When they came within the circle of huts and tents, Paul was again regarded by many curious eyes, and there might have been more attempts to persecute him, but the chief, Red Eagle, kept them off. Red Eagle was able to speak a little English, but Paul was too proud to ask him about his own fate. Not a stoic by nature, the boy nevertheless had a will that could control his impulses.

He was thrust into a small pole hut, and when the door was tightly fastened he was left alone there. The place was not more than six feet square, and only a little higher than Paul's head when he stood erect. In one corner was a couch of skins, but that was its whole equipment. Some of the poles did not fit closely together, leaving cracks of a quarter of an inch or so, through which came welcome fresh air, and also the subdued hum of the village noises. He heard indistinctly the barking of dogs, and the chatter of old squaws scolding, but he paid little heed to them because he felt now the sudden rush of a terrible despair.

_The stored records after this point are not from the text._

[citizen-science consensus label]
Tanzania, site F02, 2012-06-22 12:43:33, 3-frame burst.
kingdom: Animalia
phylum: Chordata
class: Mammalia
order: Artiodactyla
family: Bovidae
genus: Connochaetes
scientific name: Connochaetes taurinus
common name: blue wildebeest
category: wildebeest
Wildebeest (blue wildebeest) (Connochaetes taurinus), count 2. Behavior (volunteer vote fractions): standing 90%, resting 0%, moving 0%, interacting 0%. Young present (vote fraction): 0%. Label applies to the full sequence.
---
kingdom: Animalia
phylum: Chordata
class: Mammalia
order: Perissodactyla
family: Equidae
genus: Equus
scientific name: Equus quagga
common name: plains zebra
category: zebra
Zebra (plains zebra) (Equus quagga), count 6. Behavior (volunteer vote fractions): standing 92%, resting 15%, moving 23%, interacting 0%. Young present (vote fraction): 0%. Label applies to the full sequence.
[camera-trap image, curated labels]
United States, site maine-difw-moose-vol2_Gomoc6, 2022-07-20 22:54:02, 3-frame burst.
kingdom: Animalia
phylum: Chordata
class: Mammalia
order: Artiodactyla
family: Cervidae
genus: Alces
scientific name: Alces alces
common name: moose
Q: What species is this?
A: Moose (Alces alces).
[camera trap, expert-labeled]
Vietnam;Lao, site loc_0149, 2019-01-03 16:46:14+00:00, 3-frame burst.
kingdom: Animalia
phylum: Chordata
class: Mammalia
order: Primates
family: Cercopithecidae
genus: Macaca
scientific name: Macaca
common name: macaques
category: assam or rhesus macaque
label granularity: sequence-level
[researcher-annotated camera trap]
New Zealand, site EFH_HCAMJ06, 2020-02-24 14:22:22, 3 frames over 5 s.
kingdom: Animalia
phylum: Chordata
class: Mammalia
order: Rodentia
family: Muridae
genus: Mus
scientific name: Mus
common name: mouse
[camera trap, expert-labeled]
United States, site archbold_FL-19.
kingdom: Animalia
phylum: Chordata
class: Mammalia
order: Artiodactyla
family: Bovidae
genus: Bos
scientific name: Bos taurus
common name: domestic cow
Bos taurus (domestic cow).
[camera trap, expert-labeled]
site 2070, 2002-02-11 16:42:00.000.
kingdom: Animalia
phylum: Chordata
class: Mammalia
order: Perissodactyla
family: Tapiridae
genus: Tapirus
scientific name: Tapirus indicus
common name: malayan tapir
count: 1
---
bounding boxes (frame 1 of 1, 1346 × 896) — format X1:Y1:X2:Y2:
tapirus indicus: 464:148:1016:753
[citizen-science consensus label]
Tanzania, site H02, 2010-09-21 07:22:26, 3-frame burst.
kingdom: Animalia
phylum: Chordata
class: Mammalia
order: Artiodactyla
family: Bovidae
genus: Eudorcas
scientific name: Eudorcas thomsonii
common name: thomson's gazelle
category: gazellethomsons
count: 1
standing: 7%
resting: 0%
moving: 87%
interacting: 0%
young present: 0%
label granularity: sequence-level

The Ohio had been the great wall between Paul and his kind, and with the steady march northward, through the forests and over the little prairies, still another wall, equally great, had been reared. It seemed to Paul that Henry and s.h.i.+f'less Sol and his other friends could never reach him here, and whatever fate the Shawnees had in store for him, it would be a hard one. Wild life he liked in its due proportion, but he had no wish to become a wild man all his days. He wanted to see the settlements grow and prosper, and become the basis of a mighty civilization. This was what appealed to him most. His great task of helping to save Kentucky continually appealed to him, and now his chance of sharing in it seemed slender and remote--too slender and remote to be considered.

The boy lay long on his couch of skins. The hum of the village life still came to his ears, but he paid little heed to it. Gradually his courage came back, or rather his will brought it back, and he became conscious that the day was waning, also that he was growing hungry. Then the door was opened, and Red Eagle entered. Behind him came a weazened old warrior and a weazened old squaw, hideous to behold. Red Eagle stepped to one side, and the old squaw fell on Paul's neck, murmuring words of endearment. Paul, startled and horrified, pushed her off, but she returned to the charge. Then Paul pushed her back again with more force. Red Eagle stepped forward, and lifted a restraining hand.

"They would adopt you in place of the son they have lost," he said in his scant and broken English.

Paul looked at Red Eagle. It seemed to him that he saw on the face of the chief the trace of a sardonic grin. Then he looked at the weazened and repulsive old pair.

"Put me to the torture," he said.

Now the sardonic grin was unmistakable on die face of the chief.

"Not yet," he said, "but maybe later."

Then he and the old pair left the hut, and presently food was brought to Paul, who, worn out by his trials, ceased to think about his future. When he had finished eating he threw himself on the couch again, and slept heavily until the next day.